After 1 month of chaos, Haitians help themselves

After the worst disaster in Haitian history, an international aid effort has not provided the people of the Marassa 14 neighbourhood with the food, shelter and security they need. So they built a new community from scratch.

Port-Au-Prince: In the month since the worst disaster in Haitian history, an enormous international aid effort has not provided the people of the Marassa 14 neighbourhood with the food, shelter and security they need. So they built a new community from scratch.

Cardboard street signs mark the rows of makeshift plastic tents where more than 2,500 people sleep in the dirt. Handwritten ID cards stamped by a security committee show who belongs, and women serve cheap fried plantains and breadfruit for families struggling to feed their children.

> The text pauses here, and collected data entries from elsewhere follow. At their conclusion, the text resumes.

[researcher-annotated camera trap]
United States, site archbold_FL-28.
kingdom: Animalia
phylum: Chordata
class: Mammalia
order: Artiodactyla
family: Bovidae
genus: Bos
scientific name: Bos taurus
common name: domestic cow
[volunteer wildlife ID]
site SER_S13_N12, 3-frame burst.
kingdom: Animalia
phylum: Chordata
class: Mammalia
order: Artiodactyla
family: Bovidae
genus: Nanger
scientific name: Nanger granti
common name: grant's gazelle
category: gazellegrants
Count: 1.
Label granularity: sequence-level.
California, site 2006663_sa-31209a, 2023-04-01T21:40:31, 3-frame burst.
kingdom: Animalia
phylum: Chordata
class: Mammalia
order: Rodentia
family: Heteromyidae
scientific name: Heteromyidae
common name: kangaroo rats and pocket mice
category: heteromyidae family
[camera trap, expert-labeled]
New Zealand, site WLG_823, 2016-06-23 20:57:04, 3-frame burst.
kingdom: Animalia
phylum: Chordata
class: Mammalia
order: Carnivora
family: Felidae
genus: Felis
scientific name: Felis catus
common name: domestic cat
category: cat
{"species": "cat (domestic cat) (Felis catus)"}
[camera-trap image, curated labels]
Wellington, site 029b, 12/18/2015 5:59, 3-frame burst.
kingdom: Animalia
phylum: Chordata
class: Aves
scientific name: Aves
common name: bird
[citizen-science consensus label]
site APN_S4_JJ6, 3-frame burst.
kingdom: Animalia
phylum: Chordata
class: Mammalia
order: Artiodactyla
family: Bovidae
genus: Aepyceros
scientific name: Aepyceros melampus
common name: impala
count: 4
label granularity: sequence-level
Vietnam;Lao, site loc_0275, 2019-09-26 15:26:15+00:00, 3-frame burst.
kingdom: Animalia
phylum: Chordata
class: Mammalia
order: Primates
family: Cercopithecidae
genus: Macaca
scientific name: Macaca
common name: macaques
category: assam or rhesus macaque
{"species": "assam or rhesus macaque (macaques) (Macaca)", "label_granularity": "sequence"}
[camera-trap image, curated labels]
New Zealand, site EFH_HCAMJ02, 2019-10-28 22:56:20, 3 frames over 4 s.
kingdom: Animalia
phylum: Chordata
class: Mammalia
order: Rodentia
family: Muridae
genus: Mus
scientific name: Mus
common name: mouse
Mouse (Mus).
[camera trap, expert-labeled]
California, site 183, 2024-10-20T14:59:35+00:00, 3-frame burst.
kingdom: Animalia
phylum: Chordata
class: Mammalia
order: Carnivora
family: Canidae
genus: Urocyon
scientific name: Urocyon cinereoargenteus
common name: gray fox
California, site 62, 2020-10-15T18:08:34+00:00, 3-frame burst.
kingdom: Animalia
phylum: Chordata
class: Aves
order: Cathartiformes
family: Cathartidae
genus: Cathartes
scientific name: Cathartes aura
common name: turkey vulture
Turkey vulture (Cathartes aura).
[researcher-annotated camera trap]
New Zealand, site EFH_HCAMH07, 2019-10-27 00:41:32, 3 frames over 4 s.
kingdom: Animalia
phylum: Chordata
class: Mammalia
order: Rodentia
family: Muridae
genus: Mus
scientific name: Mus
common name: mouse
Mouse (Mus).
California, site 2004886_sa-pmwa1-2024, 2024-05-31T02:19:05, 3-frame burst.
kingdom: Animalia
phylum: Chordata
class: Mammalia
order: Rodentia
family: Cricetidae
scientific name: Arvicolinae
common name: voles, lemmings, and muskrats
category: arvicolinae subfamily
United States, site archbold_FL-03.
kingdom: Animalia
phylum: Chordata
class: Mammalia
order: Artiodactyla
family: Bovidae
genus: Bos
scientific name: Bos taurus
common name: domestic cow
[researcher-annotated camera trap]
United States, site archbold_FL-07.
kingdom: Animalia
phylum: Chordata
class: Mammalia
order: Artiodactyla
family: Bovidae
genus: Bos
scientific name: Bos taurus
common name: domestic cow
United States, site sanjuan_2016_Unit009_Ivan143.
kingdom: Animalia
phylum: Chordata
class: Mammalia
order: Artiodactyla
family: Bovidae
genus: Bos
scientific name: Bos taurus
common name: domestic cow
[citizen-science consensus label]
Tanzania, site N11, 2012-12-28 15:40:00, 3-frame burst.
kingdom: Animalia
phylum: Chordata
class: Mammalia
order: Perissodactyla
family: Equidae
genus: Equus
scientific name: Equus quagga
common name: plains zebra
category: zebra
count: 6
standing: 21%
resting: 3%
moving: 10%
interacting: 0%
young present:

One month after 40 seconds of terrifying shaking killed more than 200,000 of their relatives and neighbours and levelled most of their capital, Haiti`s endlessly resilient people are struggling to recreate their lives.
Food has yet to reach all of the 3 million people who need it. Infrastructure problems and supply backlogs continue to hamper an international aid effort that has drawn $537 million from the United States alone. Schools remain closed. And on Thursday morning, in a taste of the new horrors the impending rainy season promises to bring, an early morning downpour muddied the dirt in which 1.2 million people have pitched makeshift camp.
Downtown, hundreds of Haitians marched Thursday from the destroyed National Palace to the temporary government headquarters demanding the resignation of President Rene Preval, who has been largely out of sight since the catastrophe. He appeared Wednesday to bicker publicly with his own communications minister over the death toll.